▶ Objetivo A: Reproduza integralmente o trecho da página sobre o Conselho Final nas escolas.

▶ Trecho da página:
....
20 de dezembro de 2008

Educadores?

_____Todo ano a cena se repete.
_____Em meados de dezembro vou para alguma das escolas em que trabalho para o Conselho Final. O objetivo da reunião é ver quais alunos foram aprovados e decidir, entre aqueles que não passaram na Recuperação Final, quais irão para a série seguinte. Antes mesmo do trabalho começar já é possível ouvir comentários como “Só vim trabalhar hoje. Já estou de férias antecipadas faz uns 15 dias. Você acha que eu iria perder parte das minhas férias de final de ano deixando alguém de recuperação?” ou “Ah! É hoje que o bicho pega.” seguidos de risinhos sem graça.
_____Depois que o Conselho oficialmente começa dá para perceber, de longe, quais professores deixaram (ou não) alunos de recuperação e os motivos. São basicamente dois grupos: os que acreditam no próprio trabalho e na importância dele e aqueles que dão aula por qualquer outro motivo. Nos dois grupos existem professores que aprovam e que reprovam alunos.
_____Entre os lentes que acreditam na Educação, os que passam os alunos o fazem por filosofia. Eles realmente acreditam que a reprovação vai prejudicar os educandos e, portanto, distribuem notas altas o ano todo. Não concordo com esse modo de ver a cátedra, mas respeito. Os mestres que não aprovam quem não conseguiu aprender algo, também crêem verdadeiramente que aquela atitude vai auxiliar os estudantes. É bonito ver o embate entre dois pontos de vista tão antagônicos com um mesmo ideal: Ensinar.
....
▶ Objetivo B: Reescreva as linhas fornecidas desde a que contém "From where the camera" até a última delas, inclusive, trocando "camera" por "lens" e mantendo todo o resto inalterado.

▶ Dados fornecidos:
....
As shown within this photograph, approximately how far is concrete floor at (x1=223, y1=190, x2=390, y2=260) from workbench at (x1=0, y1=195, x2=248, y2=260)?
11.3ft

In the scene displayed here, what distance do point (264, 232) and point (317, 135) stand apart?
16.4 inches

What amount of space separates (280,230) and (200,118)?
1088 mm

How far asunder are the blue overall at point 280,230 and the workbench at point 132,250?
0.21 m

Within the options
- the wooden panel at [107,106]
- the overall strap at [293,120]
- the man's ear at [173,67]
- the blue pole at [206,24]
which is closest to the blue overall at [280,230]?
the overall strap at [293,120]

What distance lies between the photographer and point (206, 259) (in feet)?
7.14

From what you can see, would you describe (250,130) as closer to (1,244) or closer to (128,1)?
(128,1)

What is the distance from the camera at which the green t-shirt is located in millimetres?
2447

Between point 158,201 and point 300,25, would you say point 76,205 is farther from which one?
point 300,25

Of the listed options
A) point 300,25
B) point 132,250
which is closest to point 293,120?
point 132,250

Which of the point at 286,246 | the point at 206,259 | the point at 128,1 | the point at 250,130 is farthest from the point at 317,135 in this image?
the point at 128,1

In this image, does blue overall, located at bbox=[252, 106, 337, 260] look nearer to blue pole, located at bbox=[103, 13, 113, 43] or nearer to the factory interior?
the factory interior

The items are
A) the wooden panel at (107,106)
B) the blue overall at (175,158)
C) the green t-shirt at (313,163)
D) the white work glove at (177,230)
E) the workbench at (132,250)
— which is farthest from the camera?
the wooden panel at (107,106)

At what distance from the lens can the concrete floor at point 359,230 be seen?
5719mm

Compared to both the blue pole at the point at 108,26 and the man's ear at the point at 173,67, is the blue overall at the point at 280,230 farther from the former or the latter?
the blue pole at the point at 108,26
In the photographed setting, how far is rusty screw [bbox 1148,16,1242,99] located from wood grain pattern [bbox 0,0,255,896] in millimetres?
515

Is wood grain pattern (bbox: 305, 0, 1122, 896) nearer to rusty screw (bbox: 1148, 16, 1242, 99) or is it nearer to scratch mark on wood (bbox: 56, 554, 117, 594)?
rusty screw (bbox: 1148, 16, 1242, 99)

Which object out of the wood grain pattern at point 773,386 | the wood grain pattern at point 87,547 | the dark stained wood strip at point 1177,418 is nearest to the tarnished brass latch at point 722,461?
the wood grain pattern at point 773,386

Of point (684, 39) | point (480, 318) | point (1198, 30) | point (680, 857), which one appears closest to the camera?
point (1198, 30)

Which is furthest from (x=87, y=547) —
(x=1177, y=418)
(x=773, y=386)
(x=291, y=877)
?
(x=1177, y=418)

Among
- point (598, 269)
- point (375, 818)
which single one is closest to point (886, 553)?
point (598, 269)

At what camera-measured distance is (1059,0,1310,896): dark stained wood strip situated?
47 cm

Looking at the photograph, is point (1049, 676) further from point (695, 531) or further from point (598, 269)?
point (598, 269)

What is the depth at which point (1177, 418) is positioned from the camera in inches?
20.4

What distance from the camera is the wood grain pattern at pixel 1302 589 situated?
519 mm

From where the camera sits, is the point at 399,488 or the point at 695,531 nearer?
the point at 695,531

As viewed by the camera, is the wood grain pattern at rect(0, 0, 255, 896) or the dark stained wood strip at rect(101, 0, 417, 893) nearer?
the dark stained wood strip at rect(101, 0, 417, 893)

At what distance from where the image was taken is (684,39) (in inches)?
....
▶ Resposta correta A:
20 de dezembro de 2008

Educadores?

_____Todo ano a cena se repete.
_____Em meados de dezembro vou para alguma das escolas em que trabalho para o Conselho Final. O objetivo da reunião é ver quais alunos foram aprovados e decidir, entre aqueles que não passaram na Recuperação Final, quais irão para a série seguinte. Antes mesmo do trabalho começar já é possível ouvir comentários como “Só vim trabalhar hoje. Já estou de férias antecipadas faz uns 15 dias. Você acha que eu iria perder parte das minhas férias de final de ano deixando alguém de recuperação?” ou “Ah! É hoje que o bicho pega.” seguidos de risinhos sem graça.
_____Depois que o Conselho oficialmente começa dá para perceber, de longe, quais professores deixaram (ou não) alunos de recuperação e os motivos. São basicamente dois grupos: os que acreditam no próprio trabalho e na importância dele e aqueles que dão aula por qualquer outro motivo. Nos dois grupos existem professores que aprovam e que reprovam alunos.
_____Entre os lentes que acreditam na Educação, os que passam os alunos o fazem por filosofia. Eles realmente acreditam que a reprovação vai prejudicar os educandos e, portanto, distribuem notas altas o ano todo. Não concordo com esse modo de ver a cátedra, mas respeito. Os mestres que não aprovam quem não conseguiu aprender algo, também crêem verdadeiramente que aquela atitude vai auxiliar os estudantes. É bonito ver o embate entre dois pontos de vista tão antagônicos com um mesmo ideal: Ensinar.

▶ Resposta correta B:
From where the lens sits, is the point at 399,488 or the point at 695,531 nearer?
the point at 695,531

As viewed by the lens, is the wood grain pattern at rect(0, 0, 255, 896) or the dark stained wood strip at rect(101, 0, 417, 893) nearer?
the dark stained wood strip at rect(101, 0, 417, 893)

At what distance from where the image was taken is (684,39) (in inches)?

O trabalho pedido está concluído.